Here’s a snapshot of who voted and why in Georgia, based on preliminary results from AP VoteCast, an innovative nationwide survey of about 139,000 voters and nonvoters — including 3,984 voters and 627 nonvoters in the state of Georgia — conducted for The Associated Press by NORC at the University of Chicago.
The Governor’s Race
Stacey Abrams, the Democratic nominee for Georgia governor, implied early Wednesday that a runoff is likely and says voters will get a “do-over.” Democrats hoped to overcome years of Republican dominance in Georgia, starting with Abrams’ candidacy. She hoped to become the first black female governor in U.S. history as she ran against Republican Brian Kemp. They were competing to replace term-limited Republican Nathan Deal.
Abrams is a 44-year-old Atlanta attorney, former lawmaker and moonlighting romance novelist.
Kemp, a 54-year-old businessman and veteran secretary of state, is vying to maintain the GOP’s hold on a state that is nearing presidential battleground status courtesy of its growth and diversity. Republicans have won every Georgia governor’s race since 2002.
The VoteCast survey showed Abrams with a sizable advantage over Kemp among voters under age 45. Voter ages 45 and older leaned toward Kemp. Black voters and Hispanic voters favored Abrams. White voters overall were more likely to support Kemp. Whites without a college degree supported Kemp. Similarly, white college graduates were more likely to support Kemp.
In other races, two Republican members of Congress faced strong Democratic challengers in metro Atlanta districts long considered safe for the GOP.
Republicans, meanwhile, worked to secure the GOP hold on not only the governorship but all statewide offices. Democrats have been shut out of statewide elected jobs since 2010. And Republican incumbents on the utility-regulating Public Service Commission ran amid an outcry over spiraling costs for the Plant Vogtle nuclear plant expansion.
Top issues for Georgia voters included health care and immigration, each chosen by roughly a quarter of those surveyed. Other issues of concern to Georgia voters were the economy (2 in 10), gun policy (nearly 1 in 10), and terrorism (less than 1 in 10).
Voter Julia King touched on both in an Election Day interview. “Health, I think, is a right that everyone should enjoy,” said King, 20, a college student in Decatur. “And no matter your religion, your gender or immigration status or where you fall on the socio economic ladder.”
Voter Nicole Whatley said in an Election Day interview that she disliked President Donald Trump’s rhetoric on immigration. However Trump supporter Cindy West said at a recent rally that she supported Trump’s immigration stance. “I don’t want to be a state that gives sanctuary to illegals,” West said.
State Of The Economy
Voters have a positive view of the nation’s current economic outlook — about 7 in 10 said the nation’s economy is good, compared with a third who said it’s not good.

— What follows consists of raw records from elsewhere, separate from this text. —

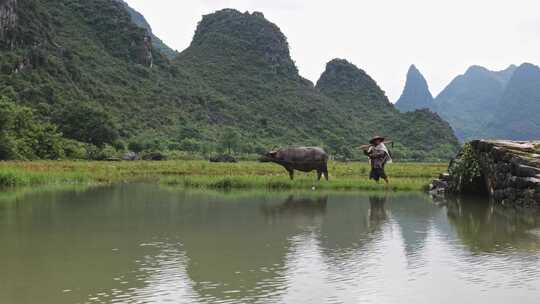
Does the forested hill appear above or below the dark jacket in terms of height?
above

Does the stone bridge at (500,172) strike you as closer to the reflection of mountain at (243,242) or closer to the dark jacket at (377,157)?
the dark jacket at (377,157)

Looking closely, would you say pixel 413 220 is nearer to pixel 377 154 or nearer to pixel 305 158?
pixel 377 154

A strong economy was a selling point used by Trump as he campaigned around the nation for Kemp and other candidates.
“I work at a small business and it’s really important for me and my boss, who owns the business, that our taxes stay low so we can stay operating,” said Kemp supporter Ryan Henschel, an 18-year-old casting his first ballot.
Economic inequality was on the mind of some voters supporting Democrats. Brian Sherman, 75, of the Atlanta area community of Decatur, said he was voting for Democrats to address that issue.
For nearly half of Georgia voters, Trump was not a factor they considered while casting their votes. By comparison, a quarter said a reason for their vote was to express support for Trump, and roughly a quarter more said they voted to express opposition to Trump.
Voters in Georgia had mixed views of Trump: half said they approve of how he is handling his job as president, about the same as those who said they disapprove of Trump.
“I think that Trump has promoted fear and bigotry in this country and really enabled the rise of fascism and I think today is an opportunity to turn that tide,” voter Lena Kotler, in Decatur, said Tuesday.
West, on the other hand, ran through a list of issues that aligned with Trump positions.
“I’m concerned about the Supreme Court,” West said, “I’m anti-abortion, so that is always at the top of the list, and I want to build the wall.”
Staying At Home
In Georgia, three-fourths of registered voters who chose not to vote in the midterm election were younger than 45. A wide share of those who did not vote — 8 in 10 — did not have a college degree.
About as many nonvoters were Democrats (a third) as Republicans (a third).